ENUNCIADO: Prossiga o excerto sobre o documentário «As Ilhas Desertas», começando logo após a sua última frase.

----- EXCERTO -----

“As Ilhas Desertas”
O resultado de uma grande paixão, vontade e muita criatividade
“As Ilhas Desertas” é um documentário de história natural filmado em Cabo Verde. Alexandre Vaz e Madalena Boto, realizadores do filme, contam-nos uma história emocionante sobre as espécies ameaçadas que existem numa ilha inabitada do arquipélago de Cabo Verde. O filme mostra-nos o dia-a-dia destas espécies, os perigos com que se deparam e os esforços de conservação por parte dos cientistas da ONG local, a Biosfera 1.
A Calhandra-do-Raso, uma espécie de ave que está criticamente em perigo de extinção, é o foco principal do filme. Mas outras espécies estão também presentes, como cagarras, tartarugas e até mesmo gatos selvagens que pertencem ao ecosistema daquele arquipélago.
Os gatos foram introduzidos nas ilhas há muito tempo atrás pelo Homem; numa tentativa falhada de habitar aquelas terras inóspitas. Anos depois, as alterações na ilha pela mão do Homem ainda estão presentes e estes gatos selvagens são predadores que ameaçam a Calhandra-do-Raso. O filme aborda a vulnerabilidade da espécie e levanta uma questão ética: deveremos remover os gatos (que não são endémicos) de modo a preservar uma espécie em vias de extinção? Deveremos favorecer uma espécie em detrimento de outra?

----- DADOS FORNECIDOS -----

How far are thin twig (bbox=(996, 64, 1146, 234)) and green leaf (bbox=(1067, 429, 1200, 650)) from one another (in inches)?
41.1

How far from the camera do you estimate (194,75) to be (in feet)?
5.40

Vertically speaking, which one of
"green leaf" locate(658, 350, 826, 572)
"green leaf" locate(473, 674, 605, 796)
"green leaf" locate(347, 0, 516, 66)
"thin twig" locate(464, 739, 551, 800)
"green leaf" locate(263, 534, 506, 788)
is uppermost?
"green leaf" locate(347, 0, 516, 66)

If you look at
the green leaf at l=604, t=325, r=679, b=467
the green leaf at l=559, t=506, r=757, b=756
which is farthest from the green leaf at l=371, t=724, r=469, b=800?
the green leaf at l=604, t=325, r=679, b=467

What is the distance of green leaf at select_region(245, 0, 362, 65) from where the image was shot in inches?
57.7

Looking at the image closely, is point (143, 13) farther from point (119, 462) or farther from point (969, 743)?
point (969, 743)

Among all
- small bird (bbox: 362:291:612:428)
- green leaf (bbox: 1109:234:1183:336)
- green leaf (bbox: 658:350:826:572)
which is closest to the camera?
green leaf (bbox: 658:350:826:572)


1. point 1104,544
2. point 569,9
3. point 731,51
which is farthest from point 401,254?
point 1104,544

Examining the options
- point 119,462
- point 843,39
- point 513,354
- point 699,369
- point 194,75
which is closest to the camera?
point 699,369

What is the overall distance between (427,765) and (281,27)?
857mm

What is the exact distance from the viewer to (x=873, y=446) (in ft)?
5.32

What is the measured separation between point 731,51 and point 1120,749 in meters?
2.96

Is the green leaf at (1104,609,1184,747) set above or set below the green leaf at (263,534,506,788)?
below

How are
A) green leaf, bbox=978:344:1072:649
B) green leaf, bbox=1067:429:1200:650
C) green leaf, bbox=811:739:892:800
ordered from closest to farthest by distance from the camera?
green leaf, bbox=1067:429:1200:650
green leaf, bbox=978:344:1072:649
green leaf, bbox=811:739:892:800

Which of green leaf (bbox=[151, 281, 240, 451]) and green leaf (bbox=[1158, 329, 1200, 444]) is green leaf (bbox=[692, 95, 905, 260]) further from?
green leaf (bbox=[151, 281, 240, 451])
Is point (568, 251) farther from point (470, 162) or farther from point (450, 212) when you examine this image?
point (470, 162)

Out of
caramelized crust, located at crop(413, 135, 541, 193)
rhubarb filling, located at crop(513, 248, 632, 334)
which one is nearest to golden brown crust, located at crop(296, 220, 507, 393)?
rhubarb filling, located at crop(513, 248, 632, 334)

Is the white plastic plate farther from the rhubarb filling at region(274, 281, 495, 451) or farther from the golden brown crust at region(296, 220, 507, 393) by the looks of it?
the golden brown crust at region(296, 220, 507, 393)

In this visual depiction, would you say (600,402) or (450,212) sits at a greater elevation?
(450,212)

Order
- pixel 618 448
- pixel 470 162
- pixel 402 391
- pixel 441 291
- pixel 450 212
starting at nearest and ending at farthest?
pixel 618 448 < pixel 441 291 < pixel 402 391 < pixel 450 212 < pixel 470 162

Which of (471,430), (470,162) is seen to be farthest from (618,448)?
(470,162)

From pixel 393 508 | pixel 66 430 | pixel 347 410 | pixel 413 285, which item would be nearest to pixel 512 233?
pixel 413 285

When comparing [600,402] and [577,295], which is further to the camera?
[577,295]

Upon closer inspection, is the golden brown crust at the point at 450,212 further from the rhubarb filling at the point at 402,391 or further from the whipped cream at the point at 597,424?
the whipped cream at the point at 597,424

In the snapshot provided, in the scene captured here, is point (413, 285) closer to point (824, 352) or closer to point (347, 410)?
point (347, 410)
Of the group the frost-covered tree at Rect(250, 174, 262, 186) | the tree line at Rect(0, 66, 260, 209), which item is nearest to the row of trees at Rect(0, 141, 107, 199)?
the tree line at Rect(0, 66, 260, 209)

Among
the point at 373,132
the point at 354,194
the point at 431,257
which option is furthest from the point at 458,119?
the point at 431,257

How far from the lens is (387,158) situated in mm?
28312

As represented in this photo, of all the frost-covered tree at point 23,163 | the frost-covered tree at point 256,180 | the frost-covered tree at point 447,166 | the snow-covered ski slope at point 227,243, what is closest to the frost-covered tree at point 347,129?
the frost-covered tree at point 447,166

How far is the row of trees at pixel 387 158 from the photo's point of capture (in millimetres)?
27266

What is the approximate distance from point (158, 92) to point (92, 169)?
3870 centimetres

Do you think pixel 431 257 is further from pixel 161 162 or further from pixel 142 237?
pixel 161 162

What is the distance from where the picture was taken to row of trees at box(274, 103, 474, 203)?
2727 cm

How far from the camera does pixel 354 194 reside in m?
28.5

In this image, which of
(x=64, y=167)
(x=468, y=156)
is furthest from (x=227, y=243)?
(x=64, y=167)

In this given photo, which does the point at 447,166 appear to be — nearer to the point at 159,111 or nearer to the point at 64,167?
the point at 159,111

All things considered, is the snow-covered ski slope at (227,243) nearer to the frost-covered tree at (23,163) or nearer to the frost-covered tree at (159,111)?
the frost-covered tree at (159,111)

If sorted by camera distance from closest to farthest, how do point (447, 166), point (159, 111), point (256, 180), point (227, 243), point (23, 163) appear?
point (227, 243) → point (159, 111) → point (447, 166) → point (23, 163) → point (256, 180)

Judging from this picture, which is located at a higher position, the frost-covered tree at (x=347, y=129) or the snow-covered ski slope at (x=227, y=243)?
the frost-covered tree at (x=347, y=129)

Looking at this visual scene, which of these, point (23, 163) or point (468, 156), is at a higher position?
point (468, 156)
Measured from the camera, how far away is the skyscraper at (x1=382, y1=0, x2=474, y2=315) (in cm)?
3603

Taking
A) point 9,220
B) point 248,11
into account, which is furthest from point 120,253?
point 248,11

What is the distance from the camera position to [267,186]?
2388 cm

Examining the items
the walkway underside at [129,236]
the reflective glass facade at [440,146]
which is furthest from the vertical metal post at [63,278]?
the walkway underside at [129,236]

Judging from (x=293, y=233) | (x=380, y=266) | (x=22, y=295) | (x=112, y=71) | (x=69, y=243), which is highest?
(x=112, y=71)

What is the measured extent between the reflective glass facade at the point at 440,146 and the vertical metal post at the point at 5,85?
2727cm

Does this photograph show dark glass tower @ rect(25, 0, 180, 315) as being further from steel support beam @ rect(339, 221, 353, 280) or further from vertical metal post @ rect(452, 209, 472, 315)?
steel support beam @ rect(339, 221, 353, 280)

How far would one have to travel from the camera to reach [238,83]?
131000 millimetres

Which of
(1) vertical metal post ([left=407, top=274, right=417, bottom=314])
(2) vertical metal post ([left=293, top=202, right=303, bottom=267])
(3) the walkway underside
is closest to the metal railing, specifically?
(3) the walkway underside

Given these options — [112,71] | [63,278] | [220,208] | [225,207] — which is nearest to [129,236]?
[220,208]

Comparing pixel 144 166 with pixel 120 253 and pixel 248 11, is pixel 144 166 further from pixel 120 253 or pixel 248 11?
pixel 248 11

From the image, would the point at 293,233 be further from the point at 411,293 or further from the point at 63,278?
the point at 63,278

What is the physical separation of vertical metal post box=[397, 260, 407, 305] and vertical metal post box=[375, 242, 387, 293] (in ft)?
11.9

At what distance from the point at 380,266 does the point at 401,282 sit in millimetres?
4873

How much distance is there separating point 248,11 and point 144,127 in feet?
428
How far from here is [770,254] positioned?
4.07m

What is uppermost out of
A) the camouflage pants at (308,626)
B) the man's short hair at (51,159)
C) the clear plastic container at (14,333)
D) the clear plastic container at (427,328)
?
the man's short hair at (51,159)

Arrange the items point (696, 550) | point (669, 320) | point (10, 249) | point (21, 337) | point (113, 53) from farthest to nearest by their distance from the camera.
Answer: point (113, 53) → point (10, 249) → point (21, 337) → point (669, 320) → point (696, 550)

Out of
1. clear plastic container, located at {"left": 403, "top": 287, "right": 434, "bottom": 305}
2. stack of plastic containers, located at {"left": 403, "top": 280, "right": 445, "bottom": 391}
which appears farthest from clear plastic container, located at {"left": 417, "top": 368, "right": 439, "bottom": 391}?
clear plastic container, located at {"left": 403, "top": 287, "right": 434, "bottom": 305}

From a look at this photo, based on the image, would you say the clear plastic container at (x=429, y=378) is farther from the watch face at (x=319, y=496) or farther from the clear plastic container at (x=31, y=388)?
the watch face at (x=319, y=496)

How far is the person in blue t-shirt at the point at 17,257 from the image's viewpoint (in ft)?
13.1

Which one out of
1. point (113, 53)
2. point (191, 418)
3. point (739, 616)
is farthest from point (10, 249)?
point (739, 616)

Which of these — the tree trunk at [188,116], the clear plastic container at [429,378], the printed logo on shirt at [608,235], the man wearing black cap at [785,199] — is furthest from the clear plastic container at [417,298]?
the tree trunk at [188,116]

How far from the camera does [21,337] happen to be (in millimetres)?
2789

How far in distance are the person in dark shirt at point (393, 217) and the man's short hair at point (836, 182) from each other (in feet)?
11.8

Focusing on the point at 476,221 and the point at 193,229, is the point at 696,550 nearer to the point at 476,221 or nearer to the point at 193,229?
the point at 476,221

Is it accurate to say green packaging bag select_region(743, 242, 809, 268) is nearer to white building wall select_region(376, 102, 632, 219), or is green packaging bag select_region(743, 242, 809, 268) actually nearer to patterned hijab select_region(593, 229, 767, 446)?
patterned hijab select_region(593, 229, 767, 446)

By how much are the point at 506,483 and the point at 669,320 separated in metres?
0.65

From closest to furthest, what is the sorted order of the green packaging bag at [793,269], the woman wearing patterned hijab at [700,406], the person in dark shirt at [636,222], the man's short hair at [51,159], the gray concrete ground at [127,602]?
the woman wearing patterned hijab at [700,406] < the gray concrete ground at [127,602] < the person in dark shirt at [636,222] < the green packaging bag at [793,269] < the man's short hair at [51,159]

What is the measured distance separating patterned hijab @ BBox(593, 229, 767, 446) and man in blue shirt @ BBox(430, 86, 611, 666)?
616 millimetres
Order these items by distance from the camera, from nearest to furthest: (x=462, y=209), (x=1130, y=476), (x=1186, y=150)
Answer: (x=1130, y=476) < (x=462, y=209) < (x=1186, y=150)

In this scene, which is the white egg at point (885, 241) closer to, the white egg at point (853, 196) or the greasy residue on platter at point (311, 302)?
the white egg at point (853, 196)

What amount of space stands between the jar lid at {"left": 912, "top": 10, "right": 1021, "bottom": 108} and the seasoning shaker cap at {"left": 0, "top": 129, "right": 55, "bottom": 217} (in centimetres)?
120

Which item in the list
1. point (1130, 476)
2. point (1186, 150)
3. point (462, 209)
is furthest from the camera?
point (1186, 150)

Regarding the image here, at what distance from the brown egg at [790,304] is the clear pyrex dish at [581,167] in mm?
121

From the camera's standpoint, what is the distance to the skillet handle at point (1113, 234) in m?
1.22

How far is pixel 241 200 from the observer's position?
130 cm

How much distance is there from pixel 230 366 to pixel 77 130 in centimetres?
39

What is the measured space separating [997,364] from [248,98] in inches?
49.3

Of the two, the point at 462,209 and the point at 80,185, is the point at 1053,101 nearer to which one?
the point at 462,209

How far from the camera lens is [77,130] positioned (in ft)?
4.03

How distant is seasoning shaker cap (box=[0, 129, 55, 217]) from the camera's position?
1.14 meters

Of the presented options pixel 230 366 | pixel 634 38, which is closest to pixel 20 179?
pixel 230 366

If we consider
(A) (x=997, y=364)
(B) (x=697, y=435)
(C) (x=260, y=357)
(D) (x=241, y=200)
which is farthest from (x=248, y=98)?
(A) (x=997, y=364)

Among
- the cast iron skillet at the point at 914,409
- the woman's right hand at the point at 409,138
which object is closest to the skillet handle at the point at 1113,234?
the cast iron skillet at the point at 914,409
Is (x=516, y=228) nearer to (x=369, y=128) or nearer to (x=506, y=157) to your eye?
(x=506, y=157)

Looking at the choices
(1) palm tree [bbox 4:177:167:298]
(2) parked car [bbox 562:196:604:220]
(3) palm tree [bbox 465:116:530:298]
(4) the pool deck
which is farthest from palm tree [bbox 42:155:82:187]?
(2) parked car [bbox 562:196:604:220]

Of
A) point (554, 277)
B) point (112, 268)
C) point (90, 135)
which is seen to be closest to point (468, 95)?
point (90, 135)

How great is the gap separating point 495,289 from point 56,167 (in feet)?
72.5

-----

RESOLUÇÃO:
Não há respostas simples, é toda uma área cinzenta que é tema de discussão.
O filme alerta ainda para o lixo nos oceanos. Imagens das praias desertas, mas cobertas de lixo trazido pelo mar, são das mais impressionantes do filme.
Às filmagens juntam-se a narração de J.P. Simões e ilustrações de Eva Sanchéz Gómez que nos guiam através desta história de espécies frágeis e perigos eminentes, como se de um filme de suspense se tratasse. Estes animais não são os típicos actores e a câmara para eles não existe, o que mostra o trabalho de realização que um projecto destes envolve. A cada plano, os realizadores têm que permanecer durante muito tempo imóveis e com a câmara em posição de modo a que sejam “esquecidos” pelos animais e a sua presença seja considerada apenas mais um objecto do ambiente que os rodeia. O resultado é delicioso, a composição de cada plano é pensada ao pormenor, as paisagens são lindíssimas. Madalena Boto, formada em Biologia Ambiental Terrestre, mostra uma grande maturidade na realização.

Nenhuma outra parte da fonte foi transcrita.